- 27 Sep 2017 8:52 AM
He said the distinction between the two types of countries lay in the fact that certain countries accept, approve of and “at times organise” migration while countries like Hungary are determined to preserve their security, way of life and national, religious and cultural identity. “We want a Hungarian Hungary and a European Europe,” the prime minister said.
The future of Europe depends on whether these two groups of countries respect the democratic will of each other’s people, Orbán said. “We respect the fact that immigrant countries decided to become immigrant countries but we ask that they accept the fact that we never will.”
Today, pro-immigration countries wish to settle the difference between the two sides by recommending “that we too become immigrant countries, and if we refuse, they force it on us”, he said. This is the essence of the mandatory resettlement quota scheme, Orbán insisted.

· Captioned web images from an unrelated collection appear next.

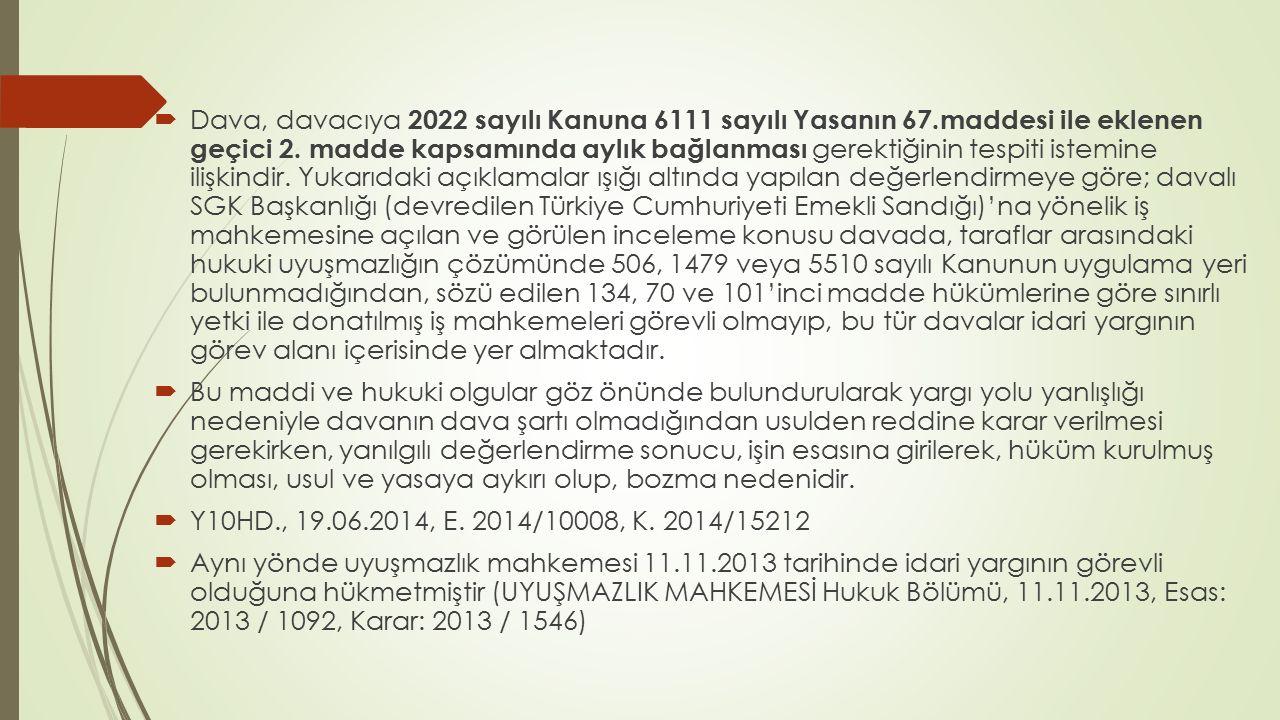  Dava, davacıya 2022 sayılı Kanuna 6111 sayılı Yasanın 67.maddesi ile eklenen geçici 2. madde kapsamında aylık bağlanması gerektiğinin tespiti istemi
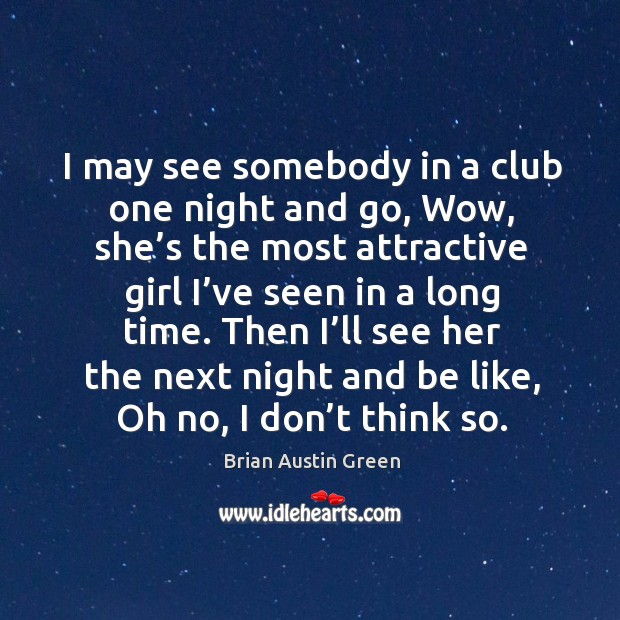 I may see somebody in a club one night and go, wow, she's the most attractive girl Brian Austin Green Picture Quote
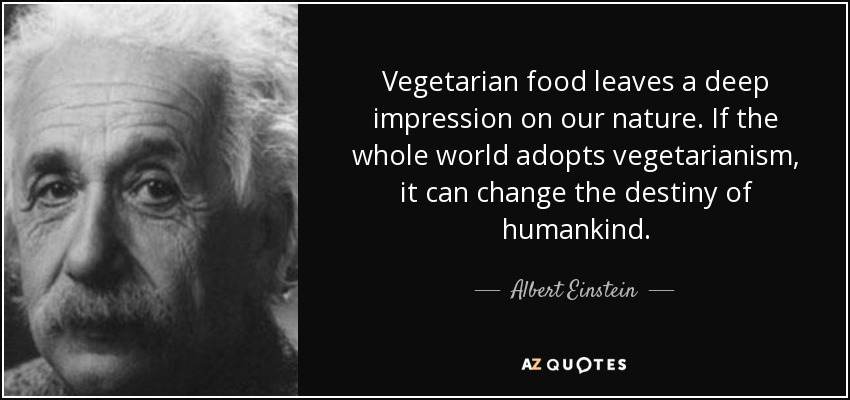 quote-vegetarian-food-leaves-a-deep-impression-on-our-nature-if-the-whole-world-adopts-vegetarianism-albert-einstein-75-77-28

The prime minister said he considered this to be the plan of US financier George Soros, arguing that it was Soros who had first proposed the idea, “publishing it under his own name”.

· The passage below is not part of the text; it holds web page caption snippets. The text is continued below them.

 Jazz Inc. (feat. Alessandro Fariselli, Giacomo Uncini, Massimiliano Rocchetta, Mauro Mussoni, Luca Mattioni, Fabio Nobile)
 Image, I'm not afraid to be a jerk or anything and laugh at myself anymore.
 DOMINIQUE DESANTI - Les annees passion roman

“This is what is being implemented by the Brussels bureaucrats who incidentally are eating out of Soros’s hand,” the prime minister said, adding that the European Commission has tabled a proposal to implement a permanent migrant relocation mechanism. Orbán urged those who value Hungary’s independence, security, national culture and Christian roots to participate in the government’s “national consultation” survey on the “Soros plan”.
He said the government had continued its struggle against Brussels’ mandatory migrant resettlement scheme over the summer. Orbán said the mass migration wave facing Europe was a result of global shifts reshaping the world which he said coincided with “Islam’s most recent global offensive”.

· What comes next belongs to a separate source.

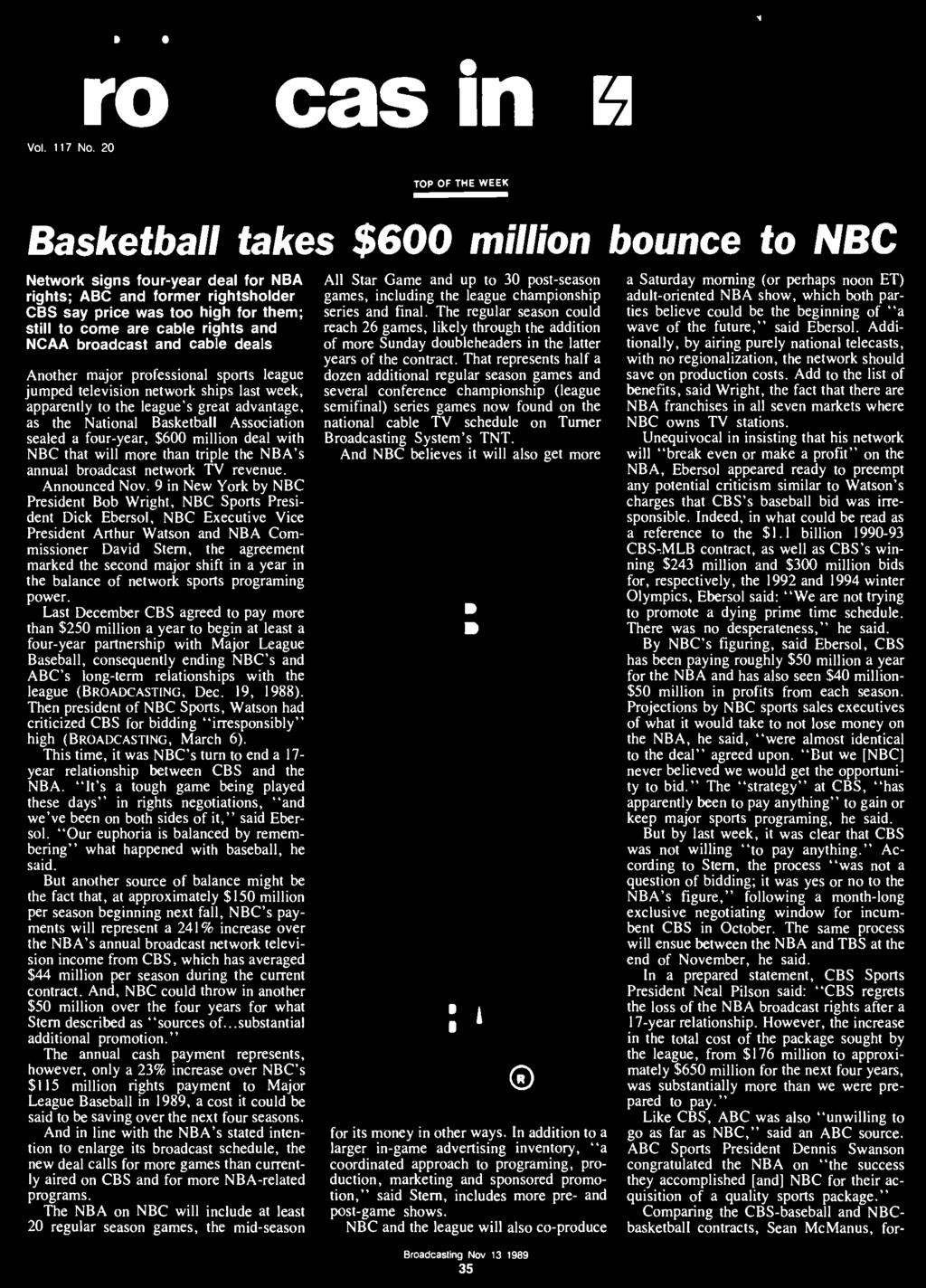 9 in New York by NBC President Bob Wright, NBC Sports President Dick Ebersol, NBC Executive Vice President Arthur Watson and NBA Commissioner David Stern, the agreement marked the second major shift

But the EU is following a flawed migrant and foreign policy, he said. It is “clinging to its erroneous ways”, turning Europe into a continent that opens up its external borders rather than protects them, Orbán said, adding that this was putting temptation in the way of migrants.
“Everything we have seen up until now was only the warm up,” the prime minister said, citing a recent NATO estimate according to which 60 million migrants could flee Africa between now and 2020, most of them for Europe.